Question

A scientist observed that a gas expanded from a volume of 0.200 L to a volume of 0.876 L. (a) What is the amount of work (in joules) performed in this process if the gas expanded at a constant pressure of 0.389 atm? w = J (b) If the temperature of the gas did not change during the expansion, calculate the change in internal energy of the gas, as well as the change in heat due to the expansion. ΔE = J q = J

Answer 1

Answer :

(a) The amount of work performed in this process is -26.6 J

(b) The value of change in internal energy is 0 J and change in heat is 26.6 J

Explanation :

As per first law of thermodynamic,

$\Delta U=q+w$

where,

$\Delta U$ = internal energy

q = heat

w = work done

As we know that, the term internal energy is the depend on the temperature and the process is isothermal that means at constant temperature.

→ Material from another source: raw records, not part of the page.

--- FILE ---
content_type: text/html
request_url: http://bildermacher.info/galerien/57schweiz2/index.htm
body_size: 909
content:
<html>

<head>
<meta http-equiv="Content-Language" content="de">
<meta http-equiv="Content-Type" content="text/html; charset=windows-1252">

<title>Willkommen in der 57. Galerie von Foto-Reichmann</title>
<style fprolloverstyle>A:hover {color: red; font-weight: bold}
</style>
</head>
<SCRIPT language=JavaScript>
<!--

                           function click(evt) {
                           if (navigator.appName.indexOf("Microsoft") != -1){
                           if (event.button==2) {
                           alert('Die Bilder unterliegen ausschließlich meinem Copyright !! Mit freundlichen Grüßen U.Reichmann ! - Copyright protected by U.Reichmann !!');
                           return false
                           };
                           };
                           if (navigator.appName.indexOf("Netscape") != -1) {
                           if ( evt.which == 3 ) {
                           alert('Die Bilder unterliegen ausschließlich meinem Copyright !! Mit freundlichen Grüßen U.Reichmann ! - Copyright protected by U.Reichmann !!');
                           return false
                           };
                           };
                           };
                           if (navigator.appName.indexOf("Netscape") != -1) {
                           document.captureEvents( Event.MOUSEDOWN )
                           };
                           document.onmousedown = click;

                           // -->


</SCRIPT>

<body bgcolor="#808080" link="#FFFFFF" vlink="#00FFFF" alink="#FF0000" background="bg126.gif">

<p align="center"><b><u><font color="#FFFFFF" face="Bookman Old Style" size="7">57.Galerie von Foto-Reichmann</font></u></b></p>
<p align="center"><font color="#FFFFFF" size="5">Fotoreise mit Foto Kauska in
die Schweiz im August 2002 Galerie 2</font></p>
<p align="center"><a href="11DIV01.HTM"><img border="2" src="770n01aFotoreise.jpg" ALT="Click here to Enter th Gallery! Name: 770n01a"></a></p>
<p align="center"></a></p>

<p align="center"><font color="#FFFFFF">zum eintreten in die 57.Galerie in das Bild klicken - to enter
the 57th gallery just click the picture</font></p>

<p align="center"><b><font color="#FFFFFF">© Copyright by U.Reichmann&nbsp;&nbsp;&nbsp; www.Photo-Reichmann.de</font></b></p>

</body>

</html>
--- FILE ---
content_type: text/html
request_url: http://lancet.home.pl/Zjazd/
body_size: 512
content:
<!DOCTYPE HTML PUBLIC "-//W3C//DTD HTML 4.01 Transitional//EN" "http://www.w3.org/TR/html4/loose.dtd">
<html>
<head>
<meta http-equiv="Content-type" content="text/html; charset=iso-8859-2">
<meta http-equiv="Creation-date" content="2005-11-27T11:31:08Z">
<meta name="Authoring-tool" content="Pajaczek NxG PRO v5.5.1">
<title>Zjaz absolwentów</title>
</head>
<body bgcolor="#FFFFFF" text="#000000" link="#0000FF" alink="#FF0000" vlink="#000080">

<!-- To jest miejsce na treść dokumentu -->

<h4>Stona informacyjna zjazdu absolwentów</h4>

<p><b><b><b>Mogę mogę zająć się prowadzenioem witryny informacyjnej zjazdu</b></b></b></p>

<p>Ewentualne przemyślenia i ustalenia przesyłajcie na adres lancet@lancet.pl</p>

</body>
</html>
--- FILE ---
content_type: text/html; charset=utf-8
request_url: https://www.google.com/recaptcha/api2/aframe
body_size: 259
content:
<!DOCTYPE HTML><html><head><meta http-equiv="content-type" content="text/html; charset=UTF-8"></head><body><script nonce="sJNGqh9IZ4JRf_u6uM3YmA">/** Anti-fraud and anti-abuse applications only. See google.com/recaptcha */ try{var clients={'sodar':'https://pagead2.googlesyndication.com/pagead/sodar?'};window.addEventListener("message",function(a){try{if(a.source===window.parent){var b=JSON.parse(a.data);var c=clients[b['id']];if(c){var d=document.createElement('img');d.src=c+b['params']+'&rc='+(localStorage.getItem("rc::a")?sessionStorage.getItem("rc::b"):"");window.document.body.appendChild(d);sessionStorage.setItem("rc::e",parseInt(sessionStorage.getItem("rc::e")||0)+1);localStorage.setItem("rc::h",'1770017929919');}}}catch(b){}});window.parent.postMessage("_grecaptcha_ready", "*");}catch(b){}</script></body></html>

So, at constant temperature the internal energy is equal to zero.

$\Delta U=0$

$q=-w$

The formula used for isothermally irreversible expansion is :

$w=-p_{ext}dV\\\\w=-p_{ext}(V_2-V_1)$

where,

w = work done

$p_{ext}$ = external pressure = 0.389 atm

$V_1$ = initial volume of gas = 0.200 L

$V_2$ = final volume of gas = 0.876 L

Now put all the given values in the above formula, we get :

$w=-p_{ext}(V_2-V_1)$

$w=-(0.389atm)\times (0.876-0.200)L$

$w=-0.263L.atm=-0.263\times 101.3J=-26.6J$

The work done by the system on the surroundings are, -26.6 Joules. In this, the negative sign indicates the work is done by the system on the surroundings.

Therefore, the amount of work performed in this process is -26.6 Joules.

q = - w = -(-26.6 J) = 26.6 J

Net heat transfer is, 26.6 J